ExportWhiteList is used to control under which public keys the keyShares can be exported under. This is a list of BASE64 encoded RSA public keys. Only keys on the list will be allowed when performing an export operation.

Configuring the WhiteList

If possible, the white list should only contain public keys of trusted servers. For testing, or in the case with very dynamic client lists, a wildcard can be used:

[Player]
  ExportWhiteList = ["*"]

This will accept any keys for export, and should be used only for testing or when other security checks are used to ensure no unauthorized access is allowed.

Fail-over setting

In the fail-over setting, the best way to configure the fail-over sites, is that the WhiteList of the main site only contains the exported wrapping key from the corresponding fail-over site. So the WhiteList of node1 in the main site will contain the wrapping key from node1 of the fail-over site and only this key, and likewise for node2, etc. This will ensure that key shares can only be moved between the two corresponding nodes in the main and fail-over site and nowhere else.

Code Examples

There are two types of functions for export and import. With or without session ID. Without session ID is for when all nodes are controlled by the same entity, and with session ID is for when different nodes are run from different places, e.g. when using embedded nodes on mobile phones or when different people are in control of different nodes.

Without session ID

This example exports and imports on the same client. In a fail-over setup the exported shares need to be moved from the main nodes to the fail-over nodes.

// Error checking have been omitted for simplicity
// Input: client and keyId
ecdsaClient := tsm.NewECDSAClient(client)
keyID, err := ecdsaClient.Keygen(curveName)

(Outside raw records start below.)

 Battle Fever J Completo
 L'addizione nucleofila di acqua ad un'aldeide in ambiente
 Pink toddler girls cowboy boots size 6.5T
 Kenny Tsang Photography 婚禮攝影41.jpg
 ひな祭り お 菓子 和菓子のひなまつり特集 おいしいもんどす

// Performed on the client at the importing side, wrapKeys are transported to the exporting nodes
wrapKeys, _, err := ecdsaClient.WrappingKeys()

// Performed on the client at the exporting side, return values are transported to the importing nodes
keyShares, chainCodes, curve, derPublicKey, err := ecdsaClient.ExportWrappedKeyShares(keyID, wrapKeys)

// Performed on the client at the importing side. keyID can be replaced with the empty string in which case a new keyID
// will be generated
importedKeyId, err := ecdsaClient.ImportWrappedKeyShares(curve, keyShares, chainCodes, derPublicKey, keyID)

With session ID

This example is pseudocode written using GO against the mobile interfaces. The mobile interfaces are released in swift and java for iOS and Android respectively.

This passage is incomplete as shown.